---------- Provided material ----------

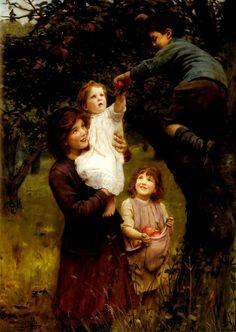 Picking Apples by Arthur John Elsley, 1919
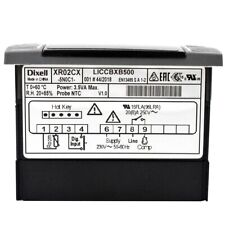 H● Digital Controller For DIXELL XR02CX-5N0C1 COMMERCIAL FRIDGE.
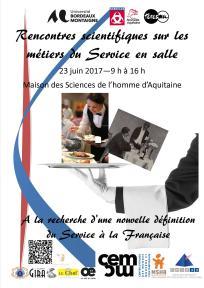 Redéfinition du Service à la Française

----------

Exercise aim:
All the lines above are to be given again exactly as they read, with the pictures removed.

Task output:
 Picking Apples by Arthur John Elsley, 1919
 H● Digital Controller For DIXELL XR02CX-5N0C1 COMMERCIAL FRIDGE.
 Redéfinition du Service à la Française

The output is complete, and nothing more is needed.